Pages

Tuesday 15 May 2012

Caching in Cassandra 1.1

In Cassandra 1.1 cache tuning has been completely changed to make it easier to use and tune.Each key cache hit saves 1 seek and each row cache hit saves 2 seeks at the minimum, sometimes more. The key cache is fairly tiny for the amount of time it saves, so it's worthwhile to use it at large numbers.The row cache saves even more time, but must store the whole values of its rows, so it is extremely space-intensive. It's best to only use the row cache if you have hot rows or static rows.

Cache configuration setting in "cassandra.yaml"

The main settings are key_cache_size_in_mb and row_cache_size_in_mb in cassandra.yaml.
Here is the part of the cassandra.yaml file where caching related setting has to do.
# Maximum size of the key cache in memory
# Default value is empty to make it "auto" (min(5% of Heap (in MB), 100MB)). Set to 0 to disable key cache.
key_cache_size_in_mb:



# Duration in seconds after which Cassandra should
# safe the keys cache. Caches are saved to saved_caches_directory as
# specified in this configuration file.
#
# Saved caches greatly improve cold-start speeds, and is relatively cheap in
# terms of I/O for the key cache. Row cache saving is much more expensive and
# has limited use.
#
# Default is 14400 or 4 hours.
key_cache_save_period: 14400



# Number of keys from the key cache to save
# Disabled by default, meaning all keys are going to be saved
# key_cache_keys_to_save: 100



# Maximum size of the row cache in memory.
# NOTE: if you reduce the size, you may not get you hottest keys loaded on startup.
#
# Default value is 0, to disable row caching.
row_cache_size_in_mb: 0



# Duration in seconds after which Cassandra should
# safe the row cache. Caches are saved to saved_caches_directory as specified
# in this configuration file.
#
# Saved caches greatly improve cold-start speeds, and is relatively cheap in
# terms of I/O for the key cache.
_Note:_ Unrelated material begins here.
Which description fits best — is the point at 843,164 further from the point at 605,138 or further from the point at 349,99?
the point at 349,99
Row cache saving is much more expensive and
# has limited use.
#
# Default is 0 to disable saving the row cache.
row_cache_save_period: 0



# Number of keys from the row cache to save
# Disabled by default, meaning all keys are going to be saved
# row_cache_keys_to_save: 100



# The provider for the row cache to use.
#
# Supported values are: ConcurrentLinkedHashCacheProvider, SerializingCacheProvider
#
# SerializingCacheProvider serialises the contents of the row and stores
# it in native memory, i.e., off the JVM Heap. Serialized rows take
# significantly less memory than "live" rows in the JVM, so you can cache
# more rows in a given memory footprint.  And storing the cache off-heap
# means you can use smaller heap sizes, reducing the impact of GC pauses.
#
# It is also valid to specify the fully-qualified class name to a class
# that implements org.apache.cassandra.cache.IRowCacheProvider.
#
# Defaults to SerializingCacheProvider
row_cache_provider: SerializingCacheProvider



# saved caches
saved_caches_directory: /var/lib/cassandra/saved_caches

How to Enable Per column family caching in cassandra 1.1

 

  1. Create keyspace using cassandra-cli


    create keyspace Keyspace1 with placement_strategy='SimpleStrategy' and strategy_options = {replication_factor:1};   
  2. Authenticate to newly created keyspace 


    use Keyspace1; 
  3.  Now you can create column families in this keyspace with various types of caching enabled

     
     create column family Standard1 with caching = 'ALL';
    
     create column family Standard2 with caching = 'KEYS_ONLY';
    
     create column family Standard2 with caching = 'ROWS_ONLY';
     
     create column family Standard3 with caching = 'NONE';
     

2 comments:

Alex Zarutin said...

Any ideas of why updating the existing CF fails?

ColumnFamily: index
"Values mapped to user ids."
Key Validation Class: org.apache.cassandra.db.marshal.BytesType
Default column value validator: org.apache.cassandra.db.marshal.BytesType
Columns sorted by: org.apache.cassandra.db.marshal.BytesType
GC grace seconds: 864000
Compaction min/max thresholds: 4/32
Read repair chance: 0.1
DC Local Read repair chance: 0.0
Replicate on write: true
Caching: NONE
Bloom Filter FP chance: default
Compaction Strategy: org.apache.cassandra.db.compaction.SizeTieredCompactionStrategy
Compression Options:
sstable_compression: org.apache.cassandra.io.compress.SnappyCompressor


[default@XXX] UPDATE COLUMN FAMILY index WITH caching='ROWS_ONLY';
Syntax error at position 21: mismatched input 'index' expecting set null

SAMARTH GAHIRE said...

Are you able to update other column families? Please try creating some test column family and try updating it. I think column family name "index" should not be used.